● TU OBJETIVO: Reproduce sin ningún cambio el fragmento del texto sobre el efecto Pigmalión que va desde "Durante mucho tiempo, Pigmalión" hasta "cobró vida Galatea.".

● TEXTO PROPORCIONADO:

┄┄┄┄┄┄

Durante mucho tiempo, Pigmalión había estado esperando a la mujer de sus sueños. A una compañera que encajase con su ideal de perfección. Pero no existía, así que decidió crearla: volcó en el marfil todas sus exigencias y acabó esculpiendo en piedra a quien él consideró la mujer perfecta. De tanto admirar la escultura, acabó enamorándose de ella. La contemplaba durante horas, le hablaba y le lloraba. Y, aunque vivir enamorado de un objeto inanimado habría sido un final merecido, lo cierto es que Afrodita, la diosa de la belleza y el amor, atendió sus súplicas y convirtió a la estatua en una mujer de carne y hueso: así cobró vida Galatea.
Los primeros experimentos que demostraron la existencia de este efecto se realizaron en el ámbito educativo. Rosenthal y sus colegas probaron que, si los profesores esperaban un rendimiento mayor por parte de los alumnos, entonces el rendimiento de los niños mejoraba. Al inicio del curso, se les dio a los maestros un listado de nombres de alumnos brillantes. Aunque las pruebas iniciales habían demostrado que estos niños tenían unas capacidades dentro de la media, al final de curso quienes aparecían en esa lista habían tenido un rendimiento mayor que el resto de sus compañeros. Las expectativas de los maestros influyeron en sus alumnos. Este estudio fue el primero que apoyó la hipótesis de que la realidad puede verse influida por lo que las personas esperan de ella.
Aunque el grueso de la investigación se ha llevado a cabo en el entorno educativo, estas conclusiones sirven también para el laboral, donde el objetivo es aumentar la productividad y conseguir que cada empleado alcance su máximo potencial. En este caso, como en el del colegio, el truco está en confiar en la capacidad de los trabajadores de alcanzar buenos resultados. “El efecto Pigmalión es uno de los recursos que pueden ayudar al gerente a administrar una organización de manera adecuada. Los hallazgos demuestran que puede contribuir a mejorar la gestión organizativa y formar parte de las herramientas que pueden llevar a una organización al éxito”, se puede leer en la investigación The Pygmalion Effect: Importance in an Organizational Management.
¿Cómo puede alcanzarse este objetivo? Modificando la actitud de quienes están al mando. Un ejemplo es el contagio de emociones, que se transmiten de jefes a empleados e influyen en la productividad del grupo. Durante su última investigación, Daniel Goleman, psicólogo, antropólogo, periodista y una eminencia de la inteligencia emocional, encontró que, de todos los elementos que afectan al rendimiento final, la importancia del estado de ánimo del líder y sus comportamientos son muy relevantes.
De la misma forma, los jefes influyen sobre la productividad de sus empleados con las etiquetas que les ponen. “Los mensajes que se envían son importantes para el rendimiento de los trabajadores. Tanto los que se transmiten abierta y directamente, como los que se transmiten con lenguaje no verbal”, detalla Diana Navarro, psicóloga laboral. Entonces, conocer los detalles de este efecto puede ayudar a mejorar la gestión que los jefes hacen de sus equipos. Las expectativas que se depositan en los empleados pueden condicionar su forma de trabajar y las posibilidades que tiene de ascender.

┄┄┄┄┄┄

● MATERIAL MOSTRADO:
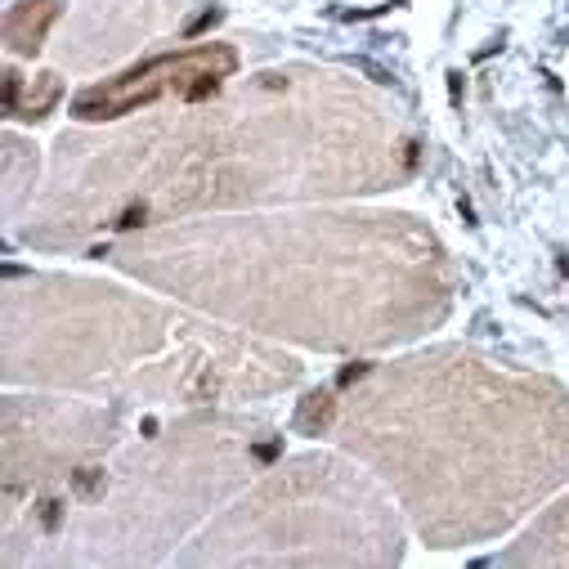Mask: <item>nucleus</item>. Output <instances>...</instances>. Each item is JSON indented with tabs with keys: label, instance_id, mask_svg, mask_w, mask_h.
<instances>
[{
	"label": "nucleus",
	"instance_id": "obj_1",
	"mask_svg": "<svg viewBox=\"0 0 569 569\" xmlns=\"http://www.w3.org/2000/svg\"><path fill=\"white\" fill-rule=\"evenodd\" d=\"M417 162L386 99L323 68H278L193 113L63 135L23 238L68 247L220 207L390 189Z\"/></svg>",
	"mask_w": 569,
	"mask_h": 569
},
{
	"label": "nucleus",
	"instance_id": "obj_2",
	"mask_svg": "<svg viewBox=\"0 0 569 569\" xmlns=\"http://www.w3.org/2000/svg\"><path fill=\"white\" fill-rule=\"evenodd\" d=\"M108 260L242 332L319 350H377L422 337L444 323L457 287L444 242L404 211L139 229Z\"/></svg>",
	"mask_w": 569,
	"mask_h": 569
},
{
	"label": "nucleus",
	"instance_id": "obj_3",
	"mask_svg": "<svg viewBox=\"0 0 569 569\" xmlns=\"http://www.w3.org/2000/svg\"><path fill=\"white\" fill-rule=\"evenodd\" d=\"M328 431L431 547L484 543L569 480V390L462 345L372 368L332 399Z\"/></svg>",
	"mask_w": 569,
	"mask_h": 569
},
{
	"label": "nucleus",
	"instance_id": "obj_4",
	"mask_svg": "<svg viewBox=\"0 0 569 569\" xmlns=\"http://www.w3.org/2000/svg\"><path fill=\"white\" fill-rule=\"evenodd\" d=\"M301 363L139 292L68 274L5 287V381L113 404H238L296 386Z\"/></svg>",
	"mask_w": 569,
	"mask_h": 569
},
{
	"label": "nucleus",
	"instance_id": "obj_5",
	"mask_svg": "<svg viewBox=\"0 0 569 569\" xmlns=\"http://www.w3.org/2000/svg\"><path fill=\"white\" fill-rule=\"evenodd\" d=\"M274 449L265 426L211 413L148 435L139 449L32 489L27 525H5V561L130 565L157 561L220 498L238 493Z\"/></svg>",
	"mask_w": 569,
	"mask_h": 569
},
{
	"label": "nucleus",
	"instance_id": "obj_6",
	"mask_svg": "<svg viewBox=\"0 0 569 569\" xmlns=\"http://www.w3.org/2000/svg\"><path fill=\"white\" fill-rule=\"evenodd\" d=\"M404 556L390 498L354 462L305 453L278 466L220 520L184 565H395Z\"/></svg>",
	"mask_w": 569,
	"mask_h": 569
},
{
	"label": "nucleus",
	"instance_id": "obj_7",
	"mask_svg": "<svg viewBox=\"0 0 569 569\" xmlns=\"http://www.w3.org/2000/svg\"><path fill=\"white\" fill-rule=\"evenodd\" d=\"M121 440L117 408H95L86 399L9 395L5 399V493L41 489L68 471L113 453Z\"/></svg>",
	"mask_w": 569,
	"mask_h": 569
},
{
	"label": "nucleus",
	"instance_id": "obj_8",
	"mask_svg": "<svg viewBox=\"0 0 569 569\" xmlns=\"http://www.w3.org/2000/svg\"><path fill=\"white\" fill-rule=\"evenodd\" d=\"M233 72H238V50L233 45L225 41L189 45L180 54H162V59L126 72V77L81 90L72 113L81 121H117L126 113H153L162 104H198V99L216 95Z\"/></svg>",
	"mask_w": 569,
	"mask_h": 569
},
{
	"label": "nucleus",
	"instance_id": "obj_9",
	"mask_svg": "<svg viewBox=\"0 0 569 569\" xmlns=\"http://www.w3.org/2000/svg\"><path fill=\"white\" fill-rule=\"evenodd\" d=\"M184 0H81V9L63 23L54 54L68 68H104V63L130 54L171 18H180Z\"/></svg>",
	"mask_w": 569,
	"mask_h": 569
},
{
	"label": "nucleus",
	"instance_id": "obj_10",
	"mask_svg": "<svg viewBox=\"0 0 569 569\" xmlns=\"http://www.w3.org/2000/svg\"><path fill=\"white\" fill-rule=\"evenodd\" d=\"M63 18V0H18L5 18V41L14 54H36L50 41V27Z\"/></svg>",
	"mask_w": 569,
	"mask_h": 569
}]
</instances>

┄┄┄┄┄┄

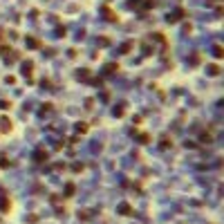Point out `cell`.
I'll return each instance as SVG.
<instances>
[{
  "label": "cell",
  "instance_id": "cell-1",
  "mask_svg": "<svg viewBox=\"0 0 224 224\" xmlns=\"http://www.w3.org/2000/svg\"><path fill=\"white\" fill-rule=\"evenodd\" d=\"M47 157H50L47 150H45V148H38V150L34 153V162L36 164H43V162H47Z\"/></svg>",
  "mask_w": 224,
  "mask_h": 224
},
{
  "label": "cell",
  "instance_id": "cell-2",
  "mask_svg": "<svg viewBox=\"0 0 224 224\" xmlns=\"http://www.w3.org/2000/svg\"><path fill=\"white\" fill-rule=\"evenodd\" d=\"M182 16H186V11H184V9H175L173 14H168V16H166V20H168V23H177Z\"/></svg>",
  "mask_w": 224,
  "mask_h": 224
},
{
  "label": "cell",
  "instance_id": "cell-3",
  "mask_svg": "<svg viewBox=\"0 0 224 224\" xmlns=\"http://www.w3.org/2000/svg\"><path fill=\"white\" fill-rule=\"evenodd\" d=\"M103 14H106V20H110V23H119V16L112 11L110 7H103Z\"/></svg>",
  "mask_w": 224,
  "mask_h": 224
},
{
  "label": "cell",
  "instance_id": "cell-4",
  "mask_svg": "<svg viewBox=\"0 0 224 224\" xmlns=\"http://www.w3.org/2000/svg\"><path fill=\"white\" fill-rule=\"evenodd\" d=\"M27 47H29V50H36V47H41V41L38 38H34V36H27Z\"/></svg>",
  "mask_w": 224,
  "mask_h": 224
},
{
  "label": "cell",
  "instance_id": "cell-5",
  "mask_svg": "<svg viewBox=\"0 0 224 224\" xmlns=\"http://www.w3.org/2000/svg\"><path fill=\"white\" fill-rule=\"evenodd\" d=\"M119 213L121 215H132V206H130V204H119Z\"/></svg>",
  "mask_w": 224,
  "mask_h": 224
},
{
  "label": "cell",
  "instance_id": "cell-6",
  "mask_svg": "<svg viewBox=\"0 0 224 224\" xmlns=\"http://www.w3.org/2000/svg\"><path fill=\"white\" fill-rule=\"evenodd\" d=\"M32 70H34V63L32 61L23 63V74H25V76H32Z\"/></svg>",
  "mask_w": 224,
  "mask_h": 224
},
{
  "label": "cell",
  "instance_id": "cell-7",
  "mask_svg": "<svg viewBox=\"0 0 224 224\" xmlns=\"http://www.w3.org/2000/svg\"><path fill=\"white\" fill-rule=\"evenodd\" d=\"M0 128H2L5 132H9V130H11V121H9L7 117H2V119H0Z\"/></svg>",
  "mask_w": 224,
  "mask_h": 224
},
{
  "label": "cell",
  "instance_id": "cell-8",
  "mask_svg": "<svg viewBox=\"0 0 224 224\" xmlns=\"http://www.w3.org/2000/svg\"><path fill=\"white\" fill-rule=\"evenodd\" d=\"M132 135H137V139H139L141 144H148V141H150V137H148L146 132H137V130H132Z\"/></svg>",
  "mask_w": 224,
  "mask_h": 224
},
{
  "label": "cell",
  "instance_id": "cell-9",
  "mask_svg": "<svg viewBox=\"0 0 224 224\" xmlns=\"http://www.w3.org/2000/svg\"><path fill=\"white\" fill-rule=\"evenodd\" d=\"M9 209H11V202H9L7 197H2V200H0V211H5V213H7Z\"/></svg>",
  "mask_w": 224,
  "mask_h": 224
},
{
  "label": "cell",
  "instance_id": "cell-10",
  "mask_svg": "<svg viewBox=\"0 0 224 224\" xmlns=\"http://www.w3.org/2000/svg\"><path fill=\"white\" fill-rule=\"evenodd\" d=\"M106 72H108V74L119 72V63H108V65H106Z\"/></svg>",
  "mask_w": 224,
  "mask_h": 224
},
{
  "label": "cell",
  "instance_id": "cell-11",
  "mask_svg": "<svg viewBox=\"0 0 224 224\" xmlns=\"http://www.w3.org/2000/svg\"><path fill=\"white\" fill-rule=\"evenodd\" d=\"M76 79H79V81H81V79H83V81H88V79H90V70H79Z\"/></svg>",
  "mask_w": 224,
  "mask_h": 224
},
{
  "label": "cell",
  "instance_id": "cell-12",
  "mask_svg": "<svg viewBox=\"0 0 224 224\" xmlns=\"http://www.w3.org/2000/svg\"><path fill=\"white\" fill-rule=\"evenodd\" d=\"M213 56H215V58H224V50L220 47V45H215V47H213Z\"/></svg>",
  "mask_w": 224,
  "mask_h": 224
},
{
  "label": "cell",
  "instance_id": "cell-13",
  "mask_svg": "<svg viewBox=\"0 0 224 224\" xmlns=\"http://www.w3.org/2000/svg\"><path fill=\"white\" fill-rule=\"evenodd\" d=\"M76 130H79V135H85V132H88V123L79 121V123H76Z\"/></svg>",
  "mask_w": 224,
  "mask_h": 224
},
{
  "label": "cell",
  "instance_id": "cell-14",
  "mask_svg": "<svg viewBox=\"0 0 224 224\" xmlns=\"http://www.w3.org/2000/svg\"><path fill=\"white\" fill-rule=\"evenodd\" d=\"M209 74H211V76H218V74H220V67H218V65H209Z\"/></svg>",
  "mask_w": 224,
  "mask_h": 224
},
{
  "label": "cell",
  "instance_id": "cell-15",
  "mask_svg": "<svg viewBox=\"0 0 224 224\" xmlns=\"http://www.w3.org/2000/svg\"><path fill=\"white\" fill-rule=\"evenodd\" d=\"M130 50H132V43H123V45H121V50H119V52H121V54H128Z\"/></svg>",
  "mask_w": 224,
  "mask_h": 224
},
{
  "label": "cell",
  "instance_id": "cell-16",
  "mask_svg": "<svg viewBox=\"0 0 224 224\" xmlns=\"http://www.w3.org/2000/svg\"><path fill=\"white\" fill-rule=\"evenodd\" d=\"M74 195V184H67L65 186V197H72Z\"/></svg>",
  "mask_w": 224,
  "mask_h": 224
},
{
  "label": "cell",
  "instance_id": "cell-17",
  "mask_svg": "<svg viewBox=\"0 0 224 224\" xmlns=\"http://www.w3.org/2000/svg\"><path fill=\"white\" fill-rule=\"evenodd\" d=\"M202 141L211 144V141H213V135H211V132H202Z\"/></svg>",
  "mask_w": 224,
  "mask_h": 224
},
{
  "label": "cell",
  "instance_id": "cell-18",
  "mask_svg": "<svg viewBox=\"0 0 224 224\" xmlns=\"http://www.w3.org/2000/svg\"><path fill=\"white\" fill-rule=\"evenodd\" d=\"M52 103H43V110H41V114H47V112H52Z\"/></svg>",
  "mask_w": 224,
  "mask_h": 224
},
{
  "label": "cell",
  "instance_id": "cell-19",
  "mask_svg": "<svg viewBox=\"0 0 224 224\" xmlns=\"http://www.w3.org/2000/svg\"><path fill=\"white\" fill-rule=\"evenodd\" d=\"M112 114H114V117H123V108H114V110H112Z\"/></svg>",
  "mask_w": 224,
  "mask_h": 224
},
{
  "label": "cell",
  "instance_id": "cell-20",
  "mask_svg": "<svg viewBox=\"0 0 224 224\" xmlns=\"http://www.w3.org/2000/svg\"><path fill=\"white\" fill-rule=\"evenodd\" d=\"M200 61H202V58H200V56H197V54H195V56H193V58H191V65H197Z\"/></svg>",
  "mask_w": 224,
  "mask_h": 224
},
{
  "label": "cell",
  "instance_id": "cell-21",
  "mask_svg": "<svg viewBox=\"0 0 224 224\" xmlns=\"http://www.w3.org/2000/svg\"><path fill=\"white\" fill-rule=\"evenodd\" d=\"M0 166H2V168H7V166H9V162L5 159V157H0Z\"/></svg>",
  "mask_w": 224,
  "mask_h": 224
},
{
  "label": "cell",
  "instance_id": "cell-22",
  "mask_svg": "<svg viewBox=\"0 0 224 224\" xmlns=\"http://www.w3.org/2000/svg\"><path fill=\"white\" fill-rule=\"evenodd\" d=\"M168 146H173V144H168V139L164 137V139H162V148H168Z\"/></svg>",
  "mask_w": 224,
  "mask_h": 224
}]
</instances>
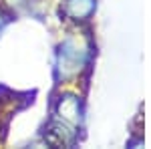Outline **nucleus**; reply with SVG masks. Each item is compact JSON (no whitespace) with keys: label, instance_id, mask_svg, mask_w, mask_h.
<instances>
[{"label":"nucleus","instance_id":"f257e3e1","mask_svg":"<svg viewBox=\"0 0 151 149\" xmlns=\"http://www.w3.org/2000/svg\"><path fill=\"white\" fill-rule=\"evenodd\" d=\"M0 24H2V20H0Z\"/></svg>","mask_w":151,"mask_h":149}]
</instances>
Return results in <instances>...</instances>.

┄┄┄┄┄┄

● RESPUESTA CORRECTA:
Durante mucho tiempo, Pigmalión había estado esperando a la mujer de sus sueños. A una compañera que encajase con su ideal de perfección. Pero no existía, así que decidió crearla: volcó en el marfil todas sus exigencias y acabó esculpiendo en piedra a quien él consideró la mujer perfecta. De tanto admirar la escultura, acabó enamorándose de ella. La contemplaba durante horas, le hablaba y le lloraba. Y, aunque vivir enamorado de un objeto inanimado habría sido un final merecido, lo cierto es que Afrodita, la diosa de la belleza y el amor, atendió sus súplicas y convirtió a la estatua en una mujer de carne y hueso: así cobró vida Galatea.